[File] [PATCH] Magdir/diff unified diff; error for binary+POSIX shell script

Jörg Jenderek (GMX) joerg.jen.der.ek at gmx.net
Sun Jan 28 16:47:07 UTC 2024


Hello,

some days ago i must handle some patch files. Unfortunately there exist
about a dozen of different variants. Some are not recognized.

In this session i will handle "unified diff" samples and related files.
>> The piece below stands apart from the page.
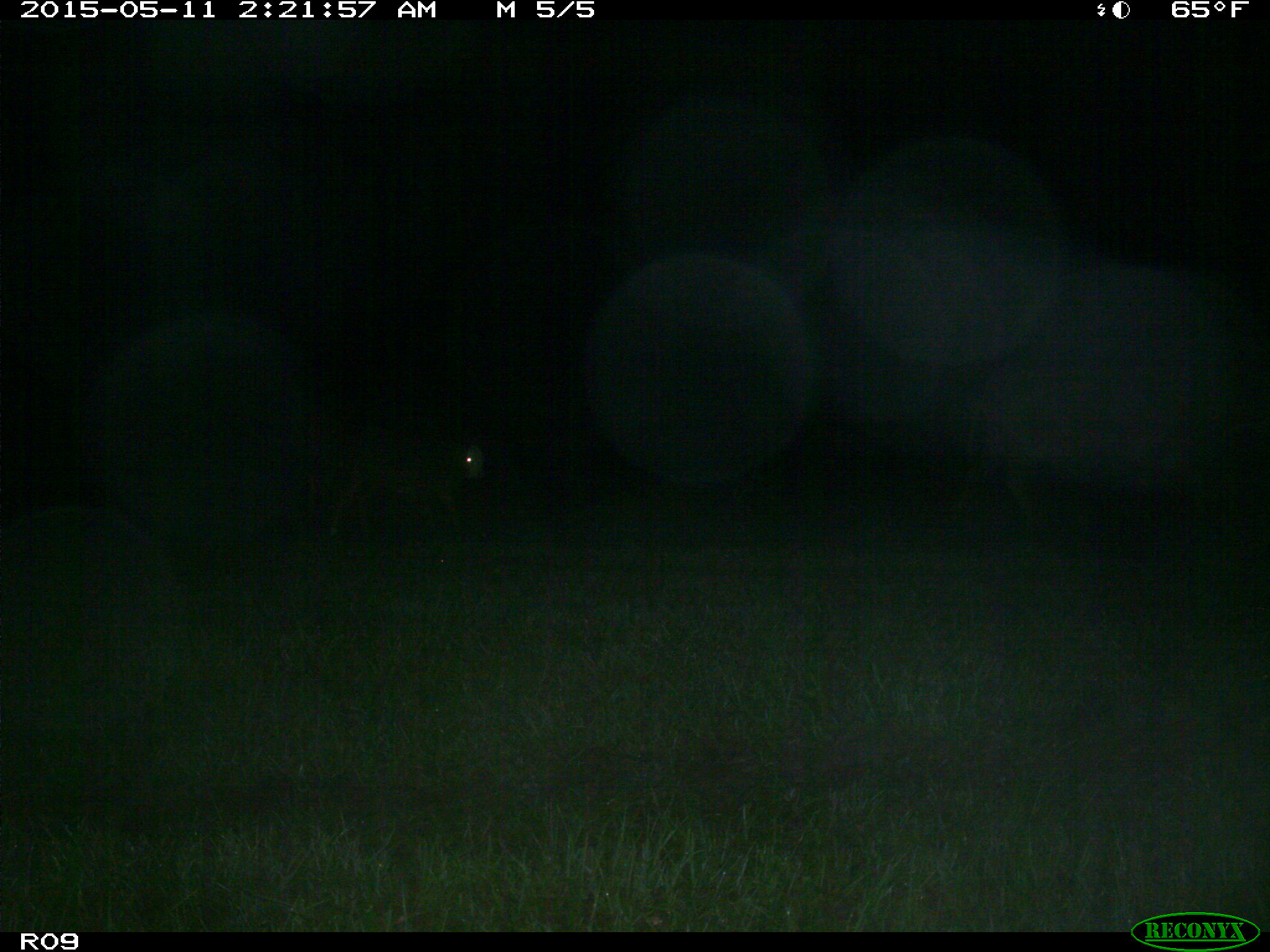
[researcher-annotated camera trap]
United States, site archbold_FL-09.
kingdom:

When running file command version 5.45 on thousands of such samples with
option -k i get at first glance not bad looking output like:

NewClients.patch:              data
Python-2.6.1-mingw.patch:      unified diff output text
			       Python script, ASCII text executable
ShellR64.patch:                ASCII text, with CRLF
			       , LF line terminators
aspell-0.50.4.1-vc++.diff:     unified diff output text
			       C++ source text
			       C++ source text
			       diff output, ASCII text
diff_file.diff:                C source, ASCII text
doublecmd.diff:                unified diff output text
			       RCS/CVS diff output, ASCII text
			       , with CRLF line terminators
fdiskpt.dif:                   unified diff output, ASCII text
file-5.12-msdos-encoding.diff: data
file-5.30-apple-Ctrl-Z.diff:   data
file-5.32-macintosh-type.diff: unified diff output text
			       JavaScript source, ASCII text
file-5.40-algol68-a68.diff:    unified diff output text
			       Algol 68 source text
			       Pascal source, ASCII text
file-5.40-images-pdd.diff:     unified diff output text
			       TeX document, ASCII text
file-5.45-database-mork.diff:  unified diff output text
			       exported SGML document, ASCII text
fix-qt5.6-build.patch:         POSIX shell script text executable
			       unified diff output text
			       a /bin/sh script, ASCII text executable
httpclient.patch:              unified diff output text
			       HTML document, ISO-8859 text
indent-header.patch:           ASCII text
ldlang.c.rej:                  unified diff output, ASCII text
xsltml_2.1.2.patch:            unified diff output text
			       LaTeX document text
			       exported SGML document, Unicode text,
			       UTF-8 text, with very long lines (309)
zip.c.diff:                    unified diff output text
			       C source, ASCII text


Furthermore for most samples text/x-diff is shown with -i option. With
option --extension only 3 byte sequence ??? is shown.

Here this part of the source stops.